ACTIONS TO TAKE:
1. Decide whether each statement agrees with the post about the 502 upload error below, answering yes or no and quoting the words from the post that settle it: (a) The proxy is what sends the 413 Too Large response. (b) The Game Library Service can usually tell that too much data is coming before reading any of it. (c) Most HTTP/1.1 clients act on responses that arrive early.
2. In the post about the 502 upload error below, who is thanked for troubleshooting help?

ARTICLE:
* START *
502 Bad Gateway error when uploading files solved

Some users have reported seeing a 502 Bad Gateway error when uploading files to the module library.

E.g.:

Thanks to some troubleshooting help from @Daniel_T_Shaw,
we’ve finally determined the cause of the problem and it is now fixed.

If you encounter any problem like this, please let us know and provide all relevant details. We cannot solve problems without you.

If you’re not interested in the technical details, stop reading here.

There are several version of the HTTP protocol that clients and servers use to talk to each other. While the HTTP/1.1 spec supports a server replying before reading all the data being sent by the client, most client implementations ignore responses which arrive early. I had not known this crucial fact about how HTTP/1.1 clients actually behave before Friday.

The Game Library Service, to which your browser uploads files, sends a 413 Too Large response as soon as it can determine that too much data is being sent. Most of the time it can do this before reading any of the data, by checking the Content-Length header of the request. The GLS is behind a proxy, which means that your browser is connecting to the proxy instead of the GLS, and the proxy routes traffic onward to the GLS. When the GLS sends back an error response before your browser is finished writing data and your browser ignores that response, your browser still has an open connection to the proxy and keeps sending data. When your browser finishes sending data, it waits for a reply. Because the browser has kept the connection open, the proxy expects that there will be more traffic—but there won’t be, because your browser has finished sending data and the GLS has already replied. The proxy has a timeout set for idle connections, and when a connection times out, the proxy sends a 502 Bad Gateway response and closes the connection. The timeout error from the proxy is what your browser interprets as the response to the request it sent. This is why when you try to upload an overlarge file in the library you see a 502 error after a long wait instead of a 413 almost instantly.
* END *
Stored data:
* START *
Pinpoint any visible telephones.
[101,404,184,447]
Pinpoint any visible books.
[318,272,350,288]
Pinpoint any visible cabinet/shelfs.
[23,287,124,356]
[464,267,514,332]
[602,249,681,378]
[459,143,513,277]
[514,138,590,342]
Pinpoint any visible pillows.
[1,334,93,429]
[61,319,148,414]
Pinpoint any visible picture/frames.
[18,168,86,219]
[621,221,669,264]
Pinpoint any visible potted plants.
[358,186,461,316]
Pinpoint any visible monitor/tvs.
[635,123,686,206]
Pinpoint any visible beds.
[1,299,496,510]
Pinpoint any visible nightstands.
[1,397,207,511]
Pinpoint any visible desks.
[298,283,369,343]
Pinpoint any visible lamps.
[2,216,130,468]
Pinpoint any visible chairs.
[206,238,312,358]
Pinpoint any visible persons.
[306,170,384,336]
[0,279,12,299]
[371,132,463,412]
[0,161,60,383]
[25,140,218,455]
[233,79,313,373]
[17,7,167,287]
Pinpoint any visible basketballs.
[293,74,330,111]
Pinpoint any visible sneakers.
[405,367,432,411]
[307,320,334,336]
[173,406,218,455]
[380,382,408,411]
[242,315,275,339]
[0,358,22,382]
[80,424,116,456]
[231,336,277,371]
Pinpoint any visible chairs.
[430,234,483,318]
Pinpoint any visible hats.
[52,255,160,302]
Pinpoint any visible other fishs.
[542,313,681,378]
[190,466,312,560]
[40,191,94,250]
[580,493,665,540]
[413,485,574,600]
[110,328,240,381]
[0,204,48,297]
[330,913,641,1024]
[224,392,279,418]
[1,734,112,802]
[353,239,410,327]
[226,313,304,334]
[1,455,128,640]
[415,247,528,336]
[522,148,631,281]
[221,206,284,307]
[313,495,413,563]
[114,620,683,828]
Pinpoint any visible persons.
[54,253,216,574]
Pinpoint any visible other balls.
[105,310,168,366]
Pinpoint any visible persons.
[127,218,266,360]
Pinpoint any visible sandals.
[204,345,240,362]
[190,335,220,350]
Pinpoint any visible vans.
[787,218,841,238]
* END *
RESPONSES TO THE TASKS:
1.
(a) No: "The Game Library Service, to which your browser uploads files, sends a 413 Too Large response"
(b) Yes: "Most of the time it can do this before reading any of the data, by checking the Content-Length header of the request."
(c) No: "most client implementations ignore responses which arrive early"

2. @Daniel_T_Shaw